A Kolmogorov-Arnold Neural Model for Cascading Extremes

TL;DR

This paper introduces KANE, a neural network model based on Kolmogorov-Arnold networks, to assess the probability of cascading extreme events like earthquakes and tsunamis, with applications in seismology and climatology.

Contribution

It develops a novel neural network framework integrating extreme value theory to model domino effects in cascading extreme events, with a natural parameter enforcement layer.

Findings

Demonstrates effectiveness through numerical studies

Successfully applied to real-world seismology data

Provides a new tool for risk assessment of cascading extremes

Abstract

This paper addresses the growing concern of cascading extreme events, such as an extreme earthquake followed by a tsunami, by presenting a novel method for risk assessment focused on these domino effects.

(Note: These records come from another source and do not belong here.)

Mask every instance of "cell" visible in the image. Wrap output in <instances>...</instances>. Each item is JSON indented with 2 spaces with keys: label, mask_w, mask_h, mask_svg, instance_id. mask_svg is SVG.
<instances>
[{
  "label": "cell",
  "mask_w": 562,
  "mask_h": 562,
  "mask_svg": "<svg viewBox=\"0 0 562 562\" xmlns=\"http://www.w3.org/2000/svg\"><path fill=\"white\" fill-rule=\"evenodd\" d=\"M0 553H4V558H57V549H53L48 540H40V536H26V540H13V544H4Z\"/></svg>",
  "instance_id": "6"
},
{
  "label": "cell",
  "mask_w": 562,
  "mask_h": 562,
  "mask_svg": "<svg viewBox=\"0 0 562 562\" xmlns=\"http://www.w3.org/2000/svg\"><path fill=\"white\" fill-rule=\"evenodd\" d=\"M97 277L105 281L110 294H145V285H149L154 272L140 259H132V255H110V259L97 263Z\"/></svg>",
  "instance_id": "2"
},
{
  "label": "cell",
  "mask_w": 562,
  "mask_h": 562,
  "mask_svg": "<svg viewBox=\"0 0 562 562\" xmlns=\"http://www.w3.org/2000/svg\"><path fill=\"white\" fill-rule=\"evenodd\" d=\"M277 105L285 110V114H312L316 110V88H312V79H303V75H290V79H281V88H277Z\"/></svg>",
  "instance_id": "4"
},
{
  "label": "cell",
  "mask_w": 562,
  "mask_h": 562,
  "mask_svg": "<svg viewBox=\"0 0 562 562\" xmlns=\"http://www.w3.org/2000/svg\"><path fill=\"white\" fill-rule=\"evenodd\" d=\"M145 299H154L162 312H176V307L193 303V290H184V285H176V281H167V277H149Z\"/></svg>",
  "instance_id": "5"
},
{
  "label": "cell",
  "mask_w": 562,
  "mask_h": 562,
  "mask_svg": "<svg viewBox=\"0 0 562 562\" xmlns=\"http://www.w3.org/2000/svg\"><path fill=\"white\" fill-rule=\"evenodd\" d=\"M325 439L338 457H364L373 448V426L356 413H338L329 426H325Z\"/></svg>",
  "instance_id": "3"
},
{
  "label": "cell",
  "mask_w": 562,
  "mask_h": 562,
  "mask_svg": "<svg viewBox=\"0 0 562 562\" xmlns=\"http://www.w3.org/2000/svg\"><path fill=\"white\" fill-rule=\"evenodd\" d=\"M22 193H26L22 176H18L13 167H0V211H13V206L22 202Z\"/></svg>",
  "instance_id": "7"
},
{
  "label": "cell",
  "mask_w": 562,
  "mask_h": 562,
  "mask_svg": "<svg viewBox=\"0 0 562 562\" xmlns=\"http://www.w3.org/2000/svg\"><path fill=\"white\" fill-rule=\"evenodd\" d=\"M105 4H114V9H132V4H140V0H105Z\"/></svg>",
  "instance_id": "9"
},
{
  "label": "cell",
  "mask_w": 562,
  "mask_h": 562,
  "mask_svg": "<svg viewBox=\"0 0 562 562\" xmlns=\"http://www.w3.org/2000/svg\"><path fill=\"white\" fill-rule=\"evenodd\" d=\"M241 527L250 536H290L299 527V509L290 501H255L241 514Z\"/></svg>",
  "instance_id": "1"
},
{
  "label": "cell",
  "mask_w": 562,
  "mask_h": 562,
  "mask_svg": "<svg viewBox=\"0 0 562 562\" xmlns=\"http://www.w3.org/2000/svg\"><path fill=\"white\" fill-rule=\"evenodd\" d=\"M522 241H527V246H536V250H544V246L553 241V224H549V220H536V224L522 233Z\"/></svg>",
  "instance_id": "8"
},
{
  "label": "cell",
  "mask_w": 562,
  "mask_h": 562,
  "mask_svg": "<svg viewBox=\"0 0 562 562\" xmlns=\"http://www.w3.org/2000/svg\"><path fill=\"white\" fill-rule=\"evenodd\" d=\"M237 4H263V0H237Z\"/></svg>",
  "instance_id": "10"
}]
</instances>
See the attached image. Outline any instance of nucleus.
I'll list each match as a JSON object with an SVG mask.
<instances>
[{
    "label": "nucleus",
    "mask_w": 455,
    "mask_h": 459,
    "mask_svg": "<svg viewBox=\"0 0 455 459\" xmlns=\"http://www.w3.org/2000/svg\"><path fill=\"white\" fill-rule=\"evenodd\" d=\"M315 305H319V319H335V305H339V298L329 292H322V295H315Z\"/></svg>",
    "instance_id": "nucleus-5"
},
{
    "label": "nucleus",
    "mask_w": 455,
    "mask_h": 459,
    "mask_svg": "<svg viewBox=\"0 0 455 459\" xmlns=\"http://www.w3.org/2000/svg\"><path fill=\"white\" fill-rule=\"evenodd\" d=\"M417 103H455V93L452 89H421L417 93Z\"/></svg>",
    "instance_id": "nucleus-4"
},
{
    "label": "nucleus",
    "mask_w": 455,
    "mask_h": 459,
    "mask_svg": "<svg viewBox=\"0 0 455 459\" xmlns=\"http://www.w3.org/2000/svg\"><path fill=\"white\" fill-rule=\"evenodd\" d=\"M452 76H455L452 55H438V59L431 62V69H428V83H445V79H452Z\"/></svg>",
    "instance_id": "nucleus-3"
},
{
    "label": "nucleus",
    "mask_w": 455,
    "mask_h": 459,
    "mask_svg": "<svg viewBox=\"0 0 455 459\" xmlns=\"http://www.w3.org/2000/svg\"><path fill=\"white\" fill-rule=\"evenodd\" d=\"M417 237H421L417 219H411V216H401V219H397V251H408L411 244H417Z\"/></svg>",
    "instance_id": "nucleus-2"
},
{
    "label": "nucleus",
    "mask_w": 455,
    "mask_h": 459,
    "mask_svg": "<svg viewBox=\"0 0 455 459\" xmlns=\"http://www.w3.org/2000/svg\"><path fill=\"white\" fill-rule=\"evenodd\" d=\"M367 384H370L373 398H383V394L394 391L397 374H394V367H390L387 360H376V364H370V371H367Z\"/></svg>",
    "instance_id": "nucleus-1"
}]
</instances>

The proposed approach develops an extreme value theory framework within a Kolmogorov-Arnold network (KAN) to estimate the probability of one extreme event triggering another, conditionally on a feature vector. An extra layer is added to the KAN architecture to ensure that the parameter of interest lies within the unit interval, and we refer to the resulting neural model as KANE (KAN with Natural Enforcement). The proposed method is backed by exhaustive numerical studies and further illustrated with real-world applications to seismology and climatology.